Directions =>
According to the excerpt on diagnosing monogenic cardiovascular diseases, which two organizations compiled the first guideline for their genetic diagnosis?

Excerpt =>
════════════════

Previously, monogenic cardiovascular diseases could only be diagnosed by traditional clinical testing methods, such as blood testing for biochemical markers, electrocardiogram monitoring, imaging, or pathological testing. There is no doubt that these clinical methods play an irreplaceable role in the diagnosis and treatment of diseases, but they are all “post-symptomatic” testing methods. In other words, only after the patient demonstrates the corresponding clinical phenotype will they reveal positive results on such tests, leading in delayed diagnosis and treatment of the disease. This is especially tragic for patients whose first clinical manifestation is sudden death, which can occur with hypertrophic cardiomyopathy, cardiac ion channel diseases, etc. With the completion of the gene sequencing efforts of the Human Genome Project and the advancement of gene detection technology, the medical model of precision medicine has gradually been applied to clinical practice. The above monogenic cardiovascular diseases have been cloned into specific pathogenic genes (Table 1). Most instances of hypertrophic cardiomyopathy, arrhythmogenic right ventricular cardiomyopathy, long QT syndrome, catecholaminergic polymorphic ventricular tachycardia, genetic sick sinus syndrome, Liddle syndrome, Gordon syndrome, Marfan syndrome, Ehlers-Danlos syndrome, inherited or idiopathic pulmonary hypertension, inherited thrombophilia, and familial hypercholesterolemia can be screened for pathogenic mutations through gene sequencing. Therefore, gene diagnosis is now the earliest method for identifying monogenic cardiovascular diseases. The genetic information of these diseases is innate, and genetic diagnosis has the huge advantage of “pre-symptomatic” diagnosis. Therefore, an increasing number of clinicians are finding value in these tests in clinical settings, and are gradually recommending these tests by related disease guidelines or consensuses (Table 2). Additionally, to make the application of gene testing technology more rational and convenient in clinical practice, the Chinese Society of Cardiology (CSC) and the China International Exchange and Promotive Association for Medical and Health Care (CPAM) have compiled the first guideline for the genetic diagnosis of monogenic cardiovascular diseases.

════════════════

Material shown =>
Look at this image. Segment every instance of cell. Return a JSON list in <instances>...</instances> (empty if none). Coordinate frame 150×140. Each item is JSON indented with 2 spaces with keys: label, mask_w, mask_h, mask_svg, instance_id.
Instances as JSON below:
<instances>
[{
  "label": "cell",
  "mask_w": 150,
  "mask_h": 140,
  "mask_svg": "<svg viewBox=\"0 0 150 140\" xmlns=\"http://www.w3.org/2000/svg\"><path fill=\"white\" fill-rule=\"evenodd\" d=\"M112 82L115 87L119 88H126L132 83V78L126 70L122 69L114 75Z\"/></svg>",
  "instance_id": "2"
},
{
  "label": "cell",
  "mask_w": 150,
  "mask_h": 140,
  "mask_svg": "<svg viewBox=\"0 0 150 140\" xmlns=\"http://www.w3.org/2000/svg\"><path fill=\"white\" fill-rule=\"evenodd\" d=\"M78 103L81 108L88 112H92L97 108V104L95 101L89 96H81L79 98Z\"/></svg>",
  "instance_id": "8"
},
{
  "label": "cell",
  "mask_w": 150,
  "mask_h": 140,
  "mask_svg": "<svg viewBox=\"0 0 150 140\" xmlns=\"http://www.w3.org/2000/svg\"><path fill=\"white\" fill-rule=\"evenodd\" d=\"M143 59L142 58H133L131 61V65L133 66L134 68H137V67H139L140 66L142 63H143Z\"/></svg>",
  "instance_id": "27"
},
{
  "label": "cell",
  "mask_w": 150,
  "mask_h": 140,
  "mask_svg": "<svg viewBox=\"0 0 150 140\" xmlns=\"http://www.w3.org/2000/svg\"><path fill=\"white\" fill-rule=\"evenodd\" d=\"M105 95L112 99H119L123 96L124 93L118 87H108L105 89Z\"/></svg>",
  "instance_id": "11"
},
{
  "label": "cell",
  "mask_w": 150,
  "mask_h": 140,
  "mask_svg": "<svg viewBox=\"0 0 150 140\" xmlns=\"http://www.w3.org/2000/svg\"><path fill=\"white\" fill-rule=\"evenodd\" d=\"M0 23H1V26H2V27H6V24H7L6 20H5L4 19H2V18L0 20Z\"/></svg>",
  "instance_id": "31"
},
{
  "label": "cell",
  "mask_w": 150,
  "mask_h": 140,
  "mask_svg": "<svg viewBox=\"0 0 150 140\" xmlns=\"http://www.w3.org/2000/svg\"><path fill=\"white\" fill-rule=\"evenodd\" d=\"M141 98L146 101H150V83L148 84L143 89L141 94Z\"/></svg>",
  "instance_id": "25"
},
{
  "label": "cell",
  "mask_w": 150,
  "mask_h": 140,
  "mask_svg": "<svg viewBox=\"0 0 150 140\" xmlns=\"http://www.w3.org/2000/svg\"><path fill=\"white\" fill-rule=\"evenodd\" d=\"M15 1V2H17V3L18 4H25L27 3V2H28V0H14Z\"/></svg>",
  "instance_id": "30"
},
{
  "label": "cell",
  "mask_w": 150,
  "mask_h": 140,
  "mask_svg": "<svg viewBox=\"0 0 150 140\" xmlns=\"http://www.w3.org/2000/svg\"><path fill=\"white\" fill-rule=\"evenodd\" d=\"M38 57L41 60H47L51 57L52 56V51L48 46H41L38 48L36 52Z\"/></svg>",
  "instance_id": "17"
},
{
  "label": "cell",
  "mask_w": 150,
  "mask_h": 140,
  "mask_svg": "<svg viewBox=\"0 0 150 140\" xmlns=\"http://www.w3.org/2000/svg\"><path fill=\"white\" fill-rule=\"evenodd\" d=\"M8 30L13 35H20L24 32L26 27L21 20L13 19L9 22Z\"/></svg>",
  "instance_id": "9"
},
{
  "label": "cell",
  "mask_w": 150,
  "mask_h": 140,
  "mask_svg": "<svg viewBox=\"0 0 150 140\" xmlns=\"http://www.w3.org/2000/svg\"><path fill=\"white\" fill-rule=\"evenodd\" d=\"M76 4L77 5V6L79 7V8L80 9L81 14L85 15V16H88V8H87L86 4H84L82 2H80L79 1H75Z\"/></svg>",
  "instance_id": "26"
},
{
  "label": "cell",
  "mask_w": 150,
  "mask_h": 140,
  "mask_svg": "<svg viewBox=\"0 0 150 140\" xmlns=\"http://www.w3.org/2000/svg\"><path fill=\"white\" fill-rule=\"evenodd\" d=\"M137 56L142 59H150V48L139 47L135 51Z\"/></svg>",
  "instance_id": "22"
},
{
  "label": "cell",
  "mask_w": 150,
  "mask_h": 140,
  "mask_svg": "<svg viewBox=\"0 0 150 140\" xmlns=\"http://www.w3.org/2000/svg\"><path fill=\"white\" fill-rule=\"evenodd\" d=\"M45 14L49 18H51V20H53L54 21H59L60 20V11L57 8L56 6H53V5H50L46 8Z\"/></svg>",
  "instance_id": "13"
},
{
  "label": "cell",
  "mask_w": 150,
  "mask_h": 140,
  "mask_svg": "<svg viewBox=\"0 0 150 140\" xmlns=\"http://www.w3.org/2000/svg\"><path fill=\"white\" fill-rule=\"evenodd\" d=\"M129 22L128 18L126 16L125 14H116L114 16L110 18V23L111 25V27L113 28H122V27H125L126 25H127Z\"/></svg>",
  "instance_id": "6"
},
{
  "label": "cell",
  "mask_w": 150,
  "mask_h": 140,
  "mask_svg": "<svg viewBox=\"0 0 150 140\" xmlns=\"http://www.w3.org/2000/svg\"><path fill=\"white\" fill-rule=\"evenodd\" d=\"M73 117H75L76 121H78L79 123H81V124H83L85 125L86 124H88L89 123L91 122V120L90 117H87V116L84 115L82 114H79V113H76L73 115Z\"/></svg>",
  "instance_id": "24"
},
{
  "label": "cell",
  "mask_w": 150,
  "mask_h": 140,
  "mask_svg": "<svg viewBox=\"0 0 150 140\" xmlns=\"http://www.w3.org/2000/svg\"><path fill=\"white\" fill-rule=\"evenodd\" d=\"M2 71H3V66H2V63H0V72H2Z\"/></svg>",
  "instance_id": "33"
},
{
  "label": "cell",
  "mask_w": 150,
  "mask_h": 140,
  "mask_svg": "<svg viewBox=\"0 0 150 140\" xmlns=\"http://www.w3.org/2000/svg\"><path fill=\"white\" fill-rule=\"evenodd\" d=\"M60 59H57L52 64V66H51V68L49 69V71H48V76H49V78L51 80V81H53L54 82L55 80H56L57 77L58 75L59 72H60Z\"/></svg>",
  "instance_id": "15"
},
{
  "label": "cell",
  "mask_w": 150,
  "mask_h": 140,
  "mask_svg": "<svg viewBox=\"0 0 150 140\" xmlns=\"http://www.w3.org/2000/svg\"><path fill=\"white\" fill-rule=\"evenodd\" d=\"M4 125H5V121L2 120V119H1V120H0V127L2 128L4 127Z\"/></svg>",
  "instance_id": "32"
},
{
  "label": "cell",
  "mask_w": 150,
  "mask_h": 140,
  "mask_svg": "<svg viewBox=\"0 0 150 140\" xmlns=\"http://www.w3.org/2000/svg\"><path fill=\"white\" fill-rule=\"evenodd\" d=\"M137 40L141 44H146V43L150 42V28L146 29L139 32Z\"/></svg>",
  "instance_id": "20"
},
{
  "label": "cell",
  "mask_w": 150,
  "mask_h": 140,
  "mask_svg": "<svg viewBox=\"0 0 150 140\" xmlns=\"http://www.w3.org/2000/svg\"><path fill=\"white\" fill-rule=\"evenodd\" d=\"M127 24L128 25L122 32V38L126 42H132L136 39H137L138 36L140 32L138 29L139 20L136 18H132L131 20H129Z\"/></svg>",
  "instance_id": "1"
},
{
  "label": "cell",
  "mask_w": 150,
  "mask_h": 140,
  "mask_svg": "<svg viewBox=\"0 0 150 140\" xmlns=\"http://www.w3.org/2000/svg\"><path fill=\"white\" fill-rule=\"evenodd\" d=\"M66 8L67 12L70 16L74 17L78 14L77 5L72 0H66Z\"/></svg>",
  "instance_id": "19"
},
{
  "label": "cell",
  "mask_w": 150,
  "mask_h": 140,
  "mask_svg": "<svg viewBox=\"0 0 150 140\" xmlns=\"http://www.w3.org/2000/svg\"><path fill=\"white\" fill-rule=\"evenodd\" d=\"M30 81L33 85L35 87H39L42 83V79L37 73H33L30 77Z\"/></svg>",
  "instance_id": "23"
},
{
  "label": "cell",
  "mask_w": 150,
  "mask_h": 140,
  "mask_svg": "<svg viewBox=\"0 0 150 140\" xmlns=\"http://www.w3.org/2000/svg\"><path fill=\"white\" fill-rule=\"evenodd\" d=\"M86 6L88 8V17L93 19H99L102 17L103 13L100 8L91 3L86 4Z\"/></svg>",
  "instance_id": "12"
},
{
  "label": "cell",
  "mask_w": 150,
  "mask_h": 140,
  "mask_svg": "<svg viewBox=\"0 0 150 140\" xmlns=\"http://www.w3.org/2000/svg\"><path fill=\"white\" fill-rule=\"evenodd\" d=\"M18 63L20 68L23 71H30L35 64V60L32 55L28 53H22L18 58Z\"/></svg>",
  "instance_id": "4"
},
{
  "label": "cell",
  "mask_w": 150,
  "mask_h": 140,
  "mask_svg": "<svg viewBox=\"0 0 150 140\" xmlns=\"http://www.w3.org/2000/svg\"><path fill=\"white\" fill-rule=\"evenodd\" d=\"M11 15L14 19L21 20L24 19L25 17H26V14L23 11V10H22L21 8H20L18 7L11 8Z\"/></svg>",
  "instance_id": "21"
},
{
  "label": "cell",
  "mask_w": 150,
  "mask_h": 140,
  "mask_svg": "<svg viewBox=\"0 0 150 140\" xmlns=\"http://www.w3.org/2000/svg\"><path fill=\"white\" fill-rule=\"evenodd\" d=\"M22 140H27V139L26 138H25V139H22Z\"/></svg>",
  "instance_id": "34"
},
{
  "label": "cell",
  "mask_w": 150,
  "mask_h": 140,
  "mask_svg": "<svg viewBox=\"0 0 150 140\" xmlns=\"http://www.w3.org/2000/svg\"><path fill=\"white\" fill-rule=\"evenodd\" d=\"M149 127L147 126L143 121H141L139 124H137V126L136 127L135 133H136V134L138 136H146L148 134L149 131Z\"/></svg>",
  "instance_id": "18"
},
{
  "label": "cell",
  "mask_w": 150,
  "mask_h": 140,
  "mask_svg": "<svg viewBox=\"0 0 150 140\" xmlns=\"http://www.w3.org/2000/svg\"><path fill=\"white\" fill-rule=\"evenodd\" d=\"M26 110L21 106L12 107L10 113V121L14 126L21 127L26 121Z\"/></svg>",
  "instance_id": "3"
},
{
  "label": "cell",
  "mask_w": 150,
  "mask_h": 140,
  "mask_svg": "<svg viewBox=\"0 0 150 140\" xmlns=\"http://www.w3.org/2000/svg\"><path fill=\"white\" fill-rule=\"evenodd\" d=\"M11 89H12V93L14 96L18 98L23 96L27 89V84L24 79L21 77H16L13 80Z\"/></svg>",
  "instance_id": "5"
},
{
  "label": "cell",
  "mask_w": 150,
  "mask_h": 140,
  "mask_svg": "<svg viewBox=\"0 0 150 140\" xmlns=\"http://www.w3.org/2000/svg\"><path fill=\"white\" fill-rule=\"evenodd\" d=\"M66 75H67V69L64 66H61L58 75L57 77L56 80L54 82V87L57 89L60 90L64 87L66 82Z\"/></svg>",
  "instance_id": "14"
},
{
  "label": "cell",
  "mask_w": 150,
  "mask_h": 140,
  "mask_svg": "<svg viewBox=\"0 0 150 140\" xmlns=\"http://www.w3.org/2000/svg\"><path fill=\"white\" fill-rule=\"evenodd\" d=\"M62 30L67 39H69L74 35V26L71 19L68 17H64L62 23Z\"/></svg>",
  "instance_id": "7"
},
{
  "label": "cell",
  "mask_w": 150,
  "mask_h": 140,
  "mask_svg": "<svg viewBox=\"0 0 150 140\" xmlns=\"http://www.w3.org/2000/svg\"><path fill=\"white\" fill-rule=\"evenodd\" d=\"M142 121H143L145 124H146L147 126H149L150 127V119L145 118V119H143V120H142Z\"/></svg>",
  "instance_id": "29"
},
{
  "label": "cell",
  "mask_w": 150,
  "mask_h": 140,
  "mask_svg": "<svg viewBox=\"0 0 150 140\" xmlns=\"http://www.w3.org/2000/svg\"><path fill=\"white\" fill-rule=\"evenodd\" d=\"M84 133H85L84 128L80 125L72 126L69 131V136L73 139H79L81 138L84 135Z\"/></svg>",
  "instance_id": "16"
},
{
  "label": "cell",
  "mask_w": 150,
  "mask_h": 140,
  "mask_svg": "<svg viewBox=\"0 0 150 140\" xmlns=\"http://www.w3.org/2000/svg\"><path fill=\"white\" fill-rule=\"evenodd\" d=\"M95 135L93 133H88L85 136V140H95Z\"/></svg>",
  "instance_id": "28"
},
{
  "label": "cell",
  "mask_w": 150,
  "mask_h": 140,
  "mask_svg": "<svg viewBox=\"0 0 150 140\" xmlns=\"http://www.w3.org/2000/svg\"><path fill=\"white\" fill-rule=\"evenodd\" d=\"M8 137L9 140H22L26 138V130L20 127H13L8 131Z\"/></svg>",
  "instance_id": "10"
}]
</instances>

════════════════

Answer to this problem =>
The Chinese Society of Cardiology (CSC) and the China International Exchange and Promotive Association for Medical and Health Care (CPAM).